Come Together: Surviving Sandy

Rita Ackermann

Picnic

by Anthony Hawley

From the built-up masses of paint and sand to the oil seeping into the linen, erasure makes the body spongy and absorbent in Rita Ackermann’s Picnic (2012). One has the sense that with Ackermann the figure is always both itself and becoming something else—multiple painting methods, events, and even zones make their way into a single body. It seems less about a figure being in a particular moment and more about the body as a site through which different forces flow; even a site through which different times flow. Part of this comes from many layers of distress. Patched on, stitched up, sprayed over, stained, smeared, covered, the painting never quite recovers from the disaster.

Rita Ackermann, "Picnic," 2010.

Rita Ackermann, “Picnic,” 2010. Acrylic, sand, spray paint, latex, oil, tempera, printed vinyl, modeling paste, glass on linen, 72 x 101″. Courtesy of the artist and Hauser and Wirth. Photo by Brian Buckley.

In Picnic, the figures in the scene seem surprisingly at home in the violent application of paint and matter, not to mention the suggestive, disquieting narrative of the scene. In the left half of the canvas, a deviant looking nymphet sits perched with her legs spread while in the lower right another less sinister girl bends over awkwardly staring out at viewers. Between them an ominous, more ghostly figure hovers, smiling insidiously. A mishmash of quick spray paint, splattered oil, sand, a long piece of cut canvas and a few cigarette butts among other objects cover much of the area where these figures meet. Bright oranges, pinks, and purples mix with large amounts of unprimed linen pocked with oil and clumps of sand. A fourth figure’s face, more animal than human, creeps in about halfway down the first girl’s upper body and may or may not be part of what looks like the outline of a dog or cat’s body to the left of the girl. The second girl’s blank stare directed out at the viewer coupled with her relative distance from the other girl leave it uncertain as to whether she’s inching toward or away from the other nymphet, lending the whole scene an oddly emotionless air; like this is something to which she’s all too accustomed.

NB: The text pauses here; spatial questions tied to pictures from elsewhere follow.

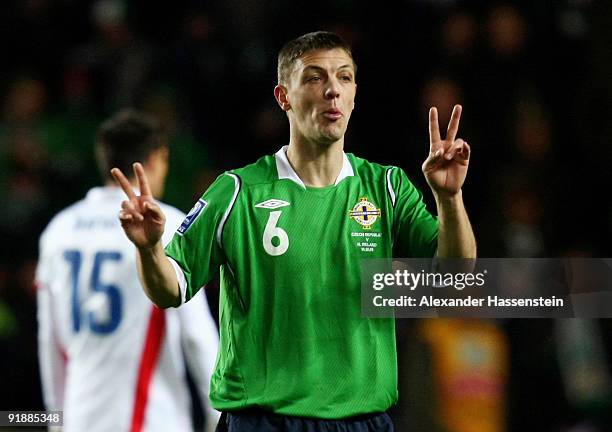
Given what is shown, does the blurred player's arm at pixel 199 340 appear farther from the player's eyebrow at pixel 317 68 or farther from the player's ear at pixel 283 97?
the player's eyebrow at pixel 317 68

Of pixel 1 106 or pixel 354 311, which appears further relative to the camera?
pixel 1 106

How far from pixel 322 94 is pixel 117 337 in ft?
5.05

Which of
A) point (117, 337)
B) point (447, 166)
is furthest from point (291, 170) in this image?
point (117, 337)

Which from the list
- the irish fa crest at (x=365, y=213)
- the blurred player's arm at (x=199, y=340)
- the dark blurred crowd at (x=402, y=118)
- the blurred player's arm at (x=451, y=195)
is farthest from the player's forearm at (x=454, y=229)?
the dark blurred crowd at (x=402, y=118)

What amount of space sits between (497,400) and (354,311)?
357cm

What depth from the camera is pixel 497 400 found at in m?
6.91

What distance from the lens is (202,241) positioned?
360cm

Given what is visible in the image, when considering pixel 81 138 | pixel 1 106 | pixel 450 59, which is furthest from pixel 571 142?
pixel 1 106

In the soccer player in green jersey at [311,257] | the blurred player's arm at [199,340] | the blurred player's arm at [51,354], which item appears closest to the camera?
the soccer player in green jersey at [311,257]

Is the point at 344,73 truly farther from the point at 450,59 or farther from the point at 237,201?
the point at 450,59

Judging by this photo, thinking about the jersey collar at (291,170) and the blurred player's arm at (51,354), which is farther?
the blurred player's arm at (51,354)

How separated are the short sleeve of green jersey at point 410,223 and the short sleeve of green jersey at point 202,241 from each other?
521 mm

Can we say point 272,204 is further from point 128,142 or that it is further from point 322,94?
point 128,142

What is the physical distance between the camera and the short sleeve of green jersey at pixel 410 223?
3598 mm
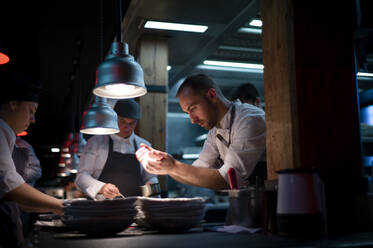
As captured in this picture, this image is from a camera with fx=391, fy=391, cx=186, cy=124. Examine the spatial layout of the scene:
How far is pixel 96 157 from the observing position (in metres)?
4.37

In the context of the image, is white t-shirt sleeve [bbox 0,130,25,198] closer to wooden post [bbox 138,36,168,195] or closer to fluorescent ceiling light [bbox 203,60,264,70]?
wooden post [bbox 138,36,168,195]

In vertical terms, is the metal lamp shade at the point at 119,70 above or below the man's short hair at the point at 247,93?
below

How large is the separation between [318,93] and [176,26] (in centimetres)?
299

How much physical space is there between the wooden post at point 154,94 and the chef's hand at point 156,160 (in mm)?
2227

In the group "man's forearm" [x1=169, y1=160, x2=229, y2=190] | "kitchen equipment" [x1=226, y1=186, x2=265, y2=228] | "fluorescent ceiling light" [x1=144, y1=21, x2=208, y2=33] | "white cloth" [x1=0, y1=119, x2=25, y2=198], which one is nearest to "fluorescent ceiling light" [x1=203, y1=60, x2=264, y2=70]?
"fluorescent ceiling light" [x1=144, y1=21, x2=208, y2=33]

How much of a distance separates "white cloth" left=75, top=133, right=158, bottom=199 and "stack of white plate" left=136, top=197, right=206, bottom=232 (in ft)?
8.13

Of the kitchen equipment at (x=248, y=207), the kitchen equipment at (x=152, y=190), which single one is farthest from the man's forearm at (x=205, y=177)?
the kitchen equipment at (x=248, y=207)

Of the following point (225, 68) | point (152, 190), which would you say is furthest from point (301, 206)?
point (225, 68)

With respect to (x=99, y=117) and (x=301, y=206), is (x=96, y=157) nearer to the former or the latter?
(x=99, y=117)

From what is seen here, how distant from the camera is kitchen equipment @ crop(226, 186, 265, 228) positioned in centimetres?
163

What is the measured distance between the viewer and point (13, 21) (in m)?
5.25

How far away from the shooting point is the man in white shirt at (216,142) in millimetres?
2615

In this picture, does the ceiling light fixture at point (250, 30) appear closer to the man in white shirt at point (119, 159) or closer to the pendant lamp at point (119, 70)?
the man in white shirt at point (119, 159)

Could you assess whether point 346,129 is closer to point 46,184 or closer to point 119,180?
point 119,180
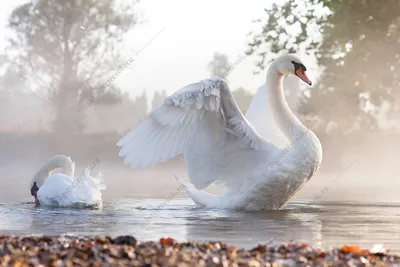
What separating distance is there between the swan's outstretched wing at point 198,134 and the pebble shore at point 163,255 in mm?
4104

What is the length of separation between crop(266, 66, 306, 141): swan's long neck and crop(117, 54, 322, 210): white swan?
0.02 m

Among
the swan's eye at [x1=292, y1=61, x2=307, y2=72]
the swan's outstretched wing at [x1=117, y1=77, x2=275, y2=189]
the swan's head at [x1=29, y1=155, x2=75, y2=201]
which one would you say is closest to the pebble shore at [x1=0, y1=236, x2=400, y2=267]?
the swan's outstretched wing at [x1=117, y1=77, x2=275, y2=189]

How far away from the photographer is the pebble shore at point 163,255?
6.12 m

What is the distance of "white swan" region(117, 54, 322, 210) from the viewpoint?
11.3 metres

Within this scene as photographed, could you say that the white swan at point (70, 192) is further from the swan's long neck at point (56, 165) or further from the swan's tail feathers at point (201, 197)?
the swan's long neck at point (56, 165)

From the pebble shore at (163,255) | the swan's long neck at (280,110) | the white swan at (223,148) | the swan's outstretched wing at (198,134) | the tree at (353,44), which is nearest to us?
the pebble shore at (163,255)

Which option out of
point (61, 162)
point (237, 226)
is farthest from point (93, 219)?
point (61, 162)

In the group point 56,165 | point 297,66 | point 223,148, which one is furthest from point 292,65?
point 56,165

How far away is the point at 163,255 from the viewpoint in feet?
20.8

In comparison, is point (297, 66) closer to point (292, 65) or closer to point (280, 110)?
point (292, 65)

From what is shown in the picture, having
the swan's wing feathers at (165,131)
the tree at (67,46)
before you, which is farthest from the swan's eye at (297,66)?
the tree at (67,46)

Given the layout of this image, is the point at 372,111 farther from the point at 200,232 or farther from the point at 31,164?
the point at 200,232

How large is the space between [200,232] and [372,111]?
24525 millimetres

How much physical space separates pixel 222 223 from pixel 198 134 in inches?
73.3
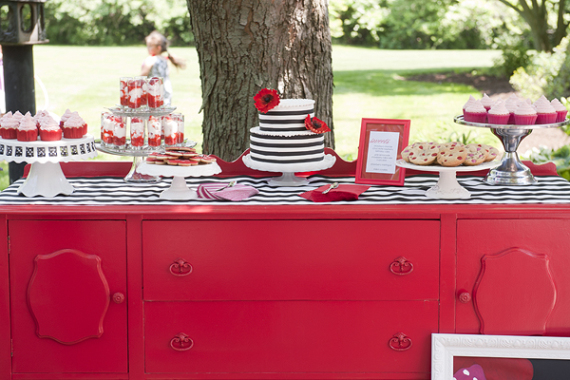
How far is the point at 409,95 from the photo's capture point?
11117 mm

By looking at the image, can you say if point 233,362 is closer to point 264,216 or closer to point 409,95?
point 264,216

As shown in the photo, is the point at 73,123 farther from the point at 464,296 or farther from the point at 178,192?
the point at 464,296

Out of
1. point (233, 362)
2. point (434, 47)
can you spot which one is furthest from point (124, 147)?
point (434, 47)

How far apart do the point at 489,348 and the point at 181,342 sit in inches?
41.0

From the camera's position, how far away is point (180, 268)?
2.08 metres

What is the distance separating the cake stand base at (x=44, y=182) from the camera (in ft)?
7.16

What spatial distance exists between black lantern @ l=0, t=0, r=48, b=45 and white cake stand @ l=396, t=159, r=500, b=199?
2.09 metres

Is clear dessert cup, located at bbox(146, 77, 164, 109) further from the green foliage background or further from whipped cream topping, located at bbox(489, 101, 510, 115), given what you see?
the green foliage background

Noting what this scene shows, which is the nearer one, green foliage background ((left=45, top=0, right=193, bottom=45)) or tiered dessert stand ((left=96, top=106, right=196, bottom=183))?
tiered dessert stand ((left=96, top=106, right=196, bottom=183))

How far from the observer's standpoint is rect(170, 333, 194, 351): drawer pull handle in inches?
83.8

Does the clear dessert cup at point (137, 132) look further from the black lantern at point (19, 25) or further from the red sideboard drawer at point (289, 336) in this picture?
the black lantern at point (19, 25)

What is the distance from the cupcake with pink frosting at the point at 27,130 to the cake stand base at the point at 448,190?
1.38m

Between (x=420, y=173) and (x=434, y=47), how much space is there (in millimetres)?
19591

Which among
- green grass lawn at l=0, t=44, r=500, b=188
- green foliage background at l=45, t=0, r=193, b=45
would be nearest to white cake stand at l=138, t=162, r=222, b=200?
green grass lawn at l=0, t=44, r=500, b=188
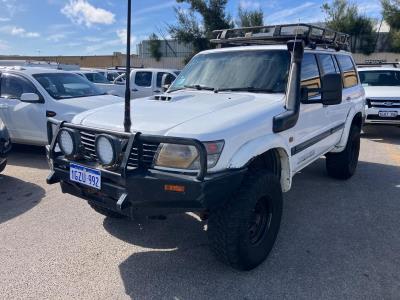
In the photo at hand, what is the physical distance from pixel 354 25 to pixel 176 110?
3341 cm

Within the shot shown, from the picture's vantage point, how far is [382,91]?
→ 980cm

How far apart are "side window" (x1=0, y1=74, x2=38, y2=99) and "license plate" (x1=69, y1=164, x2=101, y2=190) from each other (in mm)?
4392

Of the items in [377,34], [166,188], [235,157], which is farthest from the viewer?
[377,34]

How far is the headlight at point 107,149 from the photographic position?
2.92 meters

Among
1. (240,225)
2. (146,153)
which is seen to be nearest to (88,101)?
(146,153)

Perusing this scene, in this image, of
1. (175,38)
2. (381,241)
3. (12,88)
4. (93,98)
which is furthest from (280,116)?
(175,38)

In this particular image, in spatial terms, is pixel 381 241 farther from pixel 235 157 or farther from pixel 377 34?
pixel 377 34

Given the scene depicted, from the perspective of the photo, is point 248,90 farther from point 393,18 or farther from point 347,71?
point 393,18

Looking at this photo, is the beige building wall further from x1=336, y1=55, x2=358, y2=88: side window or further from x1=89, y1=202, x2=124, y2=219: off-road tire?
x1=89, y1=202, x2=124, y2=219: off-road tire

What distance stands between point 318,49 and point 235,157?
2.48 metres

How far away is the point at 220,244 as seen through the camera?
119 inches

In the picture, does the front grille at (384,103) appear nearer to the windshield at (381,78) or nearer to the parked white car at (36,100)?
the windshield at (381,78)

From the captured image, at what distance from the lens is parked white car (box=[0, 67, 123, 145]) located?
6859mm

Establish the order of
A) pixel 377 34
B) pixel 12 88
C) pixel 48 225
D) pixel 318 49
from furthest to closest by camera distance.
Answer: pixel 377 34 < pixel 12 88 < pixel 318 49 < pixel 48 225
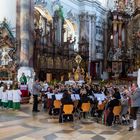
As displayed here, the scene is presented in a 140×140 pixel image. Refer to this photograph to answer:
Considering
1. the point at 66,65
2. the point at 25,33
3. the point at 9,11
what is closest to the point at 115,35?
the point at 66,65

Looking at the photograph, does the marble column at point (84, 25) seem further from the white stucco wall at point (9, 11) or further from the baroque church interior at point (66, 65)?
the white stucco wall at point (9, 11)

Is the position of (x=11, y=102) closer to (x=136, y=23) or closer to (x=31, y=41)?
(x=31, y=41)

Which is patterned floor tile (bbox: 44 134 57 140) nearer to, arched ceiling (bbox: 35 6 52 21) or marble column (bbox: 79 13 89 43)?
arched ceiling (bbox: 35 6 52 21)

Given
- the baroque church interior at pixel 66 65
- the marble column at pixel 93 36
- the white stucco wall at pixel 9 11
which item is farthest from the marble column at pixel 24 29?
the marble column at pixel 93 36

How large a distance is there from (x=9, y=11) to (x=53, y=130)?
14.2 meters

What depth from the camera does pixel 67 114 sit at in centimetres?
1137

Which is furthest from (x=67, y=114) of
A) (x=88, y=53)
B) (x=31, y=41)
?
(x=88, y=53)

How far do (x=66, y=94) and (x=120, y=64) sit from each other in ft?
76.9

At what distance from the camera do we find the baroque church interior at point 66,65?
10.7 meters

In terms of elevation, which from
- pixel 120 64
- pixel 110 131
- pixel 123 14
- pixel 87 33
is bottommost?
pixel 110 131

In The Wisdom of Art, Roland Barthes writes about Cy Twombly’s paintings in relationship to the idea of “event.” For Barthes, Twombly’s paintings perform several types of events all at once. In Greek these are pragma, tyché, telos, apodeston, and drama; in English, fact, accident, outcome, surprise, action. For Barthes, the refusal to settle into one type of event, the constant shifting between them in a single work, keeps the piece convulsing. Barthes talks about “it [being] easier to breathe,” about an “aerated space” here.

Building off of this, one might say that Ackermann’s Picnic makes it easier to breathe in a state where we are almost always out of breath. Or it teaches us how to breathe in an accelerated state as we are shuffled between increased surveillance, Google Earth, and violence for and against a capitalist dogma. A figure appears as a fact, but perhaps more importantly, the before and after the fact as well. The body is always now, then, before, and after. It is a porous place allowing in foreign agents. This is painting accustomed to disaster, post-traumatic, post-operative, painting for an age in a state of exception, an age hurled from one extreme state to the next.